Ordinary Shareholders' Meeting 1st October 2021

Set for Shareholders' Meeting at 1st October 2021

Set for Shareholders' Meeting at 1st October 2021

Right to submit questions before the Shareholders’ Meeting 

Pursuant to Article 127-ter of Legislative Decree No. 58/98 (Testo Unico della Finanza, TUF, i.e. Consolidated Law on Finance), parties entitled to voting rights may ask questions on the items on the agenda, including before the General Meeting, by sending a registered letter addressed to Unipol Group S.p.A. - Shareholders’ Office - Via Stalingrado 37, 40128 Bologna, or submitting the request by fax to no. 051 7096713, or e-mail to the certified e-mail address segreteriagenerale@pec.unipol.it,  or, finally, by filling in the appropriate Form in this section of the Company’s Internet site. Requests must be received by the record date, i.e. by 22 September 2021.

Consideration will be exclusively given to questions received by the Company that are strictly relevant to the items on the agenda.

Applicants must send their personal details (name and surname or company name in case of legal entities or corporations, place and date of birth and Italian tax identification code) and the appropriate documentation proving entitlement to exercising voting rights issued by their intermediary, effective until 22 September 2021 (record date), to segreteriagenerale@pec.unipol.it.

If Shareholders have requested their depositary intermediary to issue the notification of entitlement to attend the General Meeting, it will be sufficient to include details of such notification issued by the intermediary, or at least the name of the intermediary, in the request.

Questions received before the General Meeting will be answered at the latest by 29 September through publication on the Company’s Internet site, with the option for the Company to provide one answer to questions having a similar content.

Right to make additions to the Agenda and submit proposal on matters already on the Agenda pursuant to Article 126-BIS of the consolidated law on finance 

Pursuant to Article 126-bis of Legislative Decree No. 58/98 (“TUF”), any Shareholders who, individually or collectively represent one-fortieth of the share capital may, by 17 August 2021 (i.e. the tenth day following publication of the notice of General Meeting), request additions to be made to the agenda, specifying the additional items being proposed in their request, or submitting proposed resolutions on an item already on the agenda. Additions are not allowed for items on which the General Meeting should pass a resolution according to legislation on the Directors’ proposal or in accordance with a project or report prepared by the Directors other than those referred to in Article 125-ter, paragraph 1, TUF.

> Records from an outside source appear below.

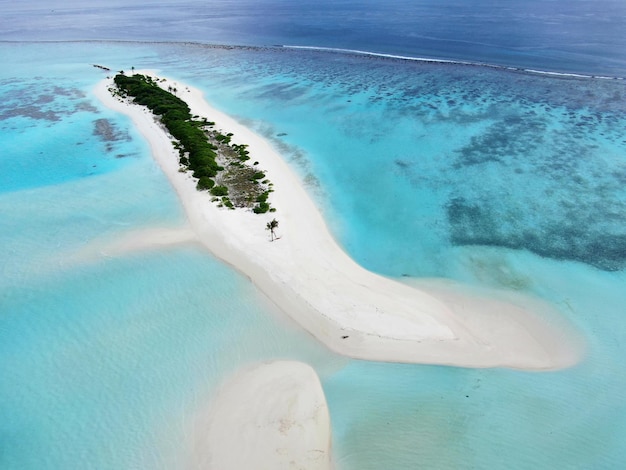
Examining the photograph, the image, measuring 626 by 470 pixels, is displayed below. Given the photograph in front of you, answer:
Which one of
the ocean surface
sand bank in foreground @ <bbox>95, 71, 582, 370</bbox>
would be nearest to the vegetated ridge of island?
sand bank in foreground @ <bbox>95, 71, 582, 370</bbox>

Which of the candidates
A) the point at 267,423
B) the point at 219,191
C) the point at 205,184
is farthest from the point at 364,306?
the point at 205,184

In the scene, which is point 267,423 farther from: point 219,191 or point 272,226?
point 219,191

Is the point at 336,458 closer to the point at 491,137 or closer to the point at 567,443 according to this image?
the point at 567,443

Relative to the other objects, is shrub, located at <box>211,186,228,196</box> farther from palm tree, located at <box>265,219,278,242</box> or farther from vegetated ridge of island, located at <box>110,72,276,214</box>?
palm tree, located at <box>265,219,278,242</box>

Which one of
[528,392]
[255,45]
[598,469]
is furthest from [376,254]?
[255,45]

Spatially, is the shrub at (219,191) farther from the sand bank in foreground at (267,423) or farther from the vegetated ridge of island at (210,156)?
the sand bank in foreground at (267,423)

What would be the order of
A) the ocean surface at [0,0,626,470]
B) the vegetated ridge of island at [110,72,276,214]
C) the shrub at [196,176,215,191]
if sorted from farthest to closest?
the shrub at [196,176,215,191] → the vegetated ridge of island at [110,72,276,214] → the ocean surface at [0,0,626,470]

Requests must be formulated in writing by registered letter with r/r and addressed to UnipolSai Assicurazioni S.p.A. - Shareholders’ Office - Via Stalingrado 37, 40128 Bologna, or by e-mail to the certified e-mail address: segreteriagenerale@pec.unipol.it, to be received by the Company by the above deadline, and must be accompanied by a report on the proposed items to be discussed or on the additional proposals. The certification of ownership of the shares held by the requesting Shareholders and of the equity stake required to request additions to be made to the agenda must be proven by a specific notification submitted by the depositary intermediary, effective at the date of the request, addressed to segreteriagenerale@pec.unipol.it.

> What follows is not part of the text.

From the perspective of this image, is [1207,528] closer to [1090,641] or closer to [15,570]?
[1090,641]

Notice of any additions to the agenda will be given in the same manner as required by law for the notice of General Meeting within the terms provided for by applicable legislation.

Shareholders requesting additions to be made to the Agenda must prepare a report that sets forth the reason for the proposed resolution on a new item that they propose to discuss or the reason for the additional resolution proposal on an item already on the agenda: the above report must be sent to the Board of Directors by the deadline for submitting the request for additions to the agenda..

Right to submit proposed resolutions individually prior to the Shareholders’ Meeting

In addition to the above, given that attendance at General Meetings may exclusively take place through the Designated Representative, anyone who is entitled to attend the General Meeting and wishes to formulate proposed resolutions on the items on the agenda are kindly requested to submit them in advance by 15 September 2021. Such proposals, if relevant, will be published on the Company’s Internet site by 16 September in order to enable those entitled to voting rights to cast their vote consciously by also taking into account such new proposals and allowing the Designated Representative to collect voting instructions on the same or other items, if any. Applicants must provide appropriate documentation proving their entitlement to attend the General Meeting and must give powers to the Designated Representative to attend the General Meeting.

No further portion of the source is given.